- [TEXT EXCERPT]:
[Start of section]

The Group reviews annually its intangible assets as well as its available-for-sale financial assets. The intangible assets are the development cost capitalised in its ODM Division. The available-for-sale financial assets represent the Group’s investment associated with a telecommunication infrastructure company. The review is based on the management’s estimates of future economic benefits and the ability to recover the costs from future sales. Given the high degree of uncertainty associated with the existing global economic downturn, plus the projected future operating losses and negative cash flow forecasted by the related entities, the Group decided to write off the carry values of the intangible assets amounted to HK$9.4 million and the available-for-sales financial assets amounted to HK$ 4.7 million as at 31st December 2008.

The EMS Division

The turnover of the EMS Division decreased 4% from HK$3.42 billion in 2007 to HK$3.27 billion in 2008. Sales revenues for both factories in Shajing, Shenzhen and Suzhou fell by 3% and 5% respectively when compared to the same period in 2007. The decrease in sales revenue was attributable to the weakening demand on electronic products from its customers as a result of the global economic downturn.

[End of section]

- [EXTRACTED MATERIAL]:
[Start of section]

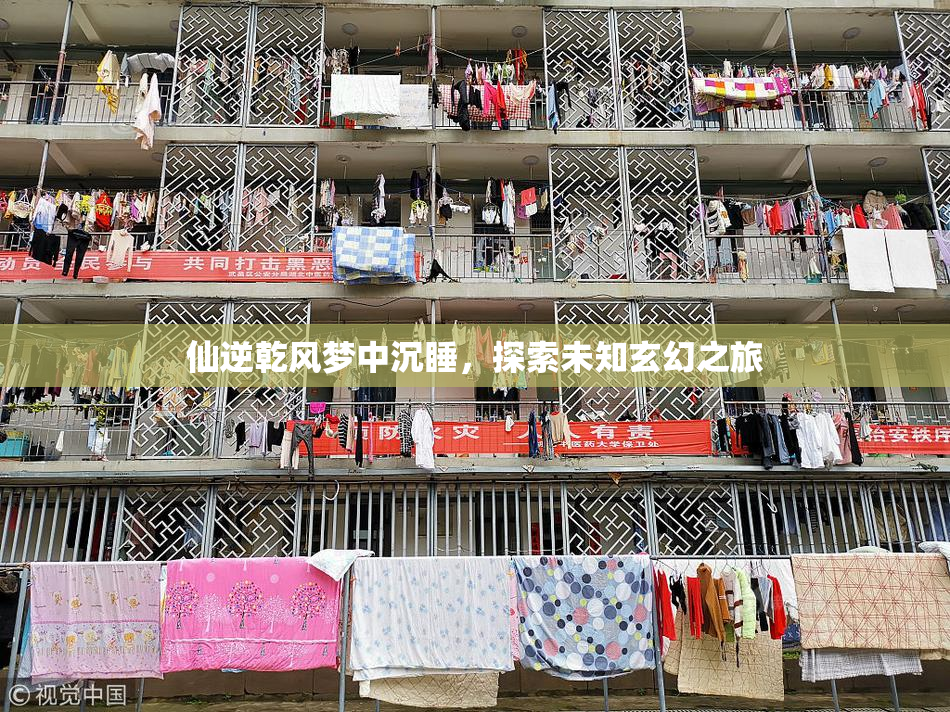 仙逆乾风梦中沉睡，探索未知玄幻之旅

[End of section]
[Start of section]

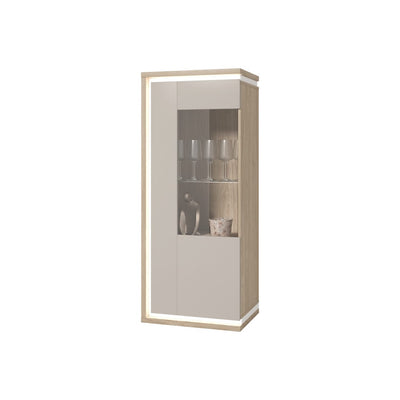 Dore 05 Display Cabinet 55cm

[End of section]

- [REQUIRED ACTIONS]:
1. Translate this sentence from the financial report excerpt above into Spanish: "The turnover of the EMS Division decreased 4% from HK$3.42 billion in 2007 to HK$3.27 billion in 2008."
2. According to the financial report excerpt, by what percentage did sales revenue at the Suzhou factory fall compared with 2007?

- [RESPONSES PER TASK]:
1. La facturación de la División EMS disminuyó un 4 %, de 3.420 millones de HK$ en 2007 a 3.270 millones de HK$ en 2008.

2. It fell by 5%.